Alkali-Induced In Situ Formation of Amorphous Ni x Fe 1- x (OH) 2 from a Linear [M 3 (COO) 6 ]-Based MOF Template for Overall Electrochemical Water Splitting.

Amorphous and bifunctional electrocatalysts based on 3d transition metals tend to exhibit better performance than their crystalline counterparts and are a promising choice for efficient overall water splitting yet far from being well explored. A 3,6-net metal-organic framework (MOF) of [Ni 3 (bpt) 2 (DMF) 2 (H 2 O) 2 ]·1.5DMF (Ni-MOF), based on linear [Ni 3 (COO) 6 ] as a node and [1,1'-biphenyl]-3,4',5-tricarboxylic acid (H 3 bpt) as a linker, was conveniently prepared via a hydrothermal reaction.

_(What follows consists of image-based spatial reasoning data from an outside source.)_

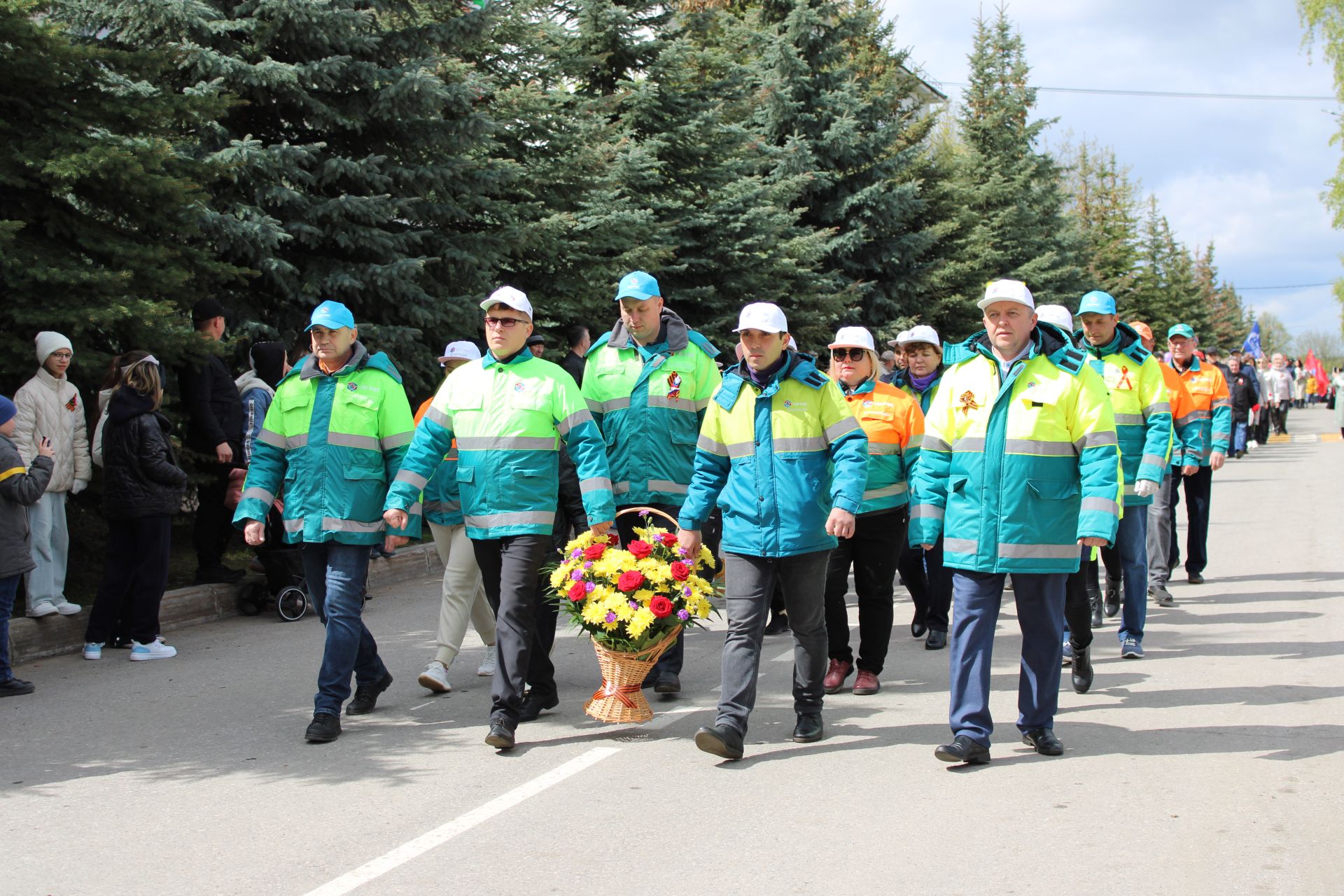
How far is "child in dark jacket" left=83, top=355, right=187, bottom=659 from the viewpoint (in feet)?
27.6

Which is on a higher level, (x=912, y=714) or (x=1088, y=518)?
(x=1088, y=518)

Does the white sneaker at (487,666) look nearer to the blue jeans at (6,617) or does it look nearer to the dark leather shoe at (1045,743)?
the blue jeans at (6,617)

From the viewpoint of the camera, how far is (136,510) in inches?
331

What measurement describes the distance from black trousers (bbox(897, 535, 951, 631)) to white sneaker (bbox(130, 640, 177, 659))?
498 centimetres

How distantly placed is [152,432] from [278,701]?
2.45 metres

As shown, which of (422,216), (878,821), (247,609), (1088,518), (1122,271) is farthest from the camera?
(1122,271)

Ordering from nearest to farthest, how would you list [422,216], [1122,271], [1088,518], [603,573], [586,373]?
[1088,518], [603,573], [586,373], [422,216], [1122,271]

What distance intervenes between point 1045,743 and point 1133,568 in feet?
8.27

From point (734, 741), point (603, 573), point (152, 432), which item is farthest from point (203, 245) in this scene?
point (734, 741)

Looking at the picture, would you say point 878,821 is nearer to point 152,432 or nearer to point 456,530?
point 456,530

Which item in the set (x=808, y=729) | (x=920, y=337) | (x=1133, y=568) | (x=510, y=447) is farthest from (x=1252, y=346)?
(x=510, y=447)

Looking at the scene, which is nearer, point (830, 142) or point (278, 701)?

Benefitting from the wide compatibility of the octahedral coordination geometry in Ni-MOF for different 3d metal ions, the molecular level and controllable metal doping facilitates the production of the desired Ni/Fe bimetallic MOF. A high-concentration alkali solution of 1 M KOH induced the in situ transformation of the MOF as a precursor to new amorphous electrocatalysts of [Ni(OH) 2 (H 2 O) 0.6 ]·H 2 O [ a -Ni(OH) 2 ] and its metal-doped derivatives of a -Ni 0.77 Fe 0.23 (OH) 2 and a -Ni 0.65 Fe 0.35 (OH) 2 . In particular, the costly organic ligand H 3 bpt was fully dissolved in the alkaline solution and can be recovered for cyclic utilization by subsequent acidification. The obtained amorphous hydroxide was deduced to be loose and defective layers containing both coordinated and lattice water based on combined characterizations of TG, IR, Raman, XPS, and sorption analysis. As opposed to the crystalline counterpart of Ni(OH) 2 with stacked packing layers and an absent lattice water, the abundant catalytic active sites of the amorphous electrocatalyst endow good performance in both oxygen evolution reaction (OER) and hydrogen evolution reaction (HER). The bifunctional a -Ni 0.65 Fe 0.35 (OH) 2 coated on nickel foam realizes small overpotentials of 247 and 99 mV for OER and HER, respectively, under a current density of 10 mA cm -2 , which can work with a cell voltage of merely 1.60 V for overall water splitting. This study provides an efficient strategy for widely screening and preparing new functional amorphous materials for electrocatalytic application.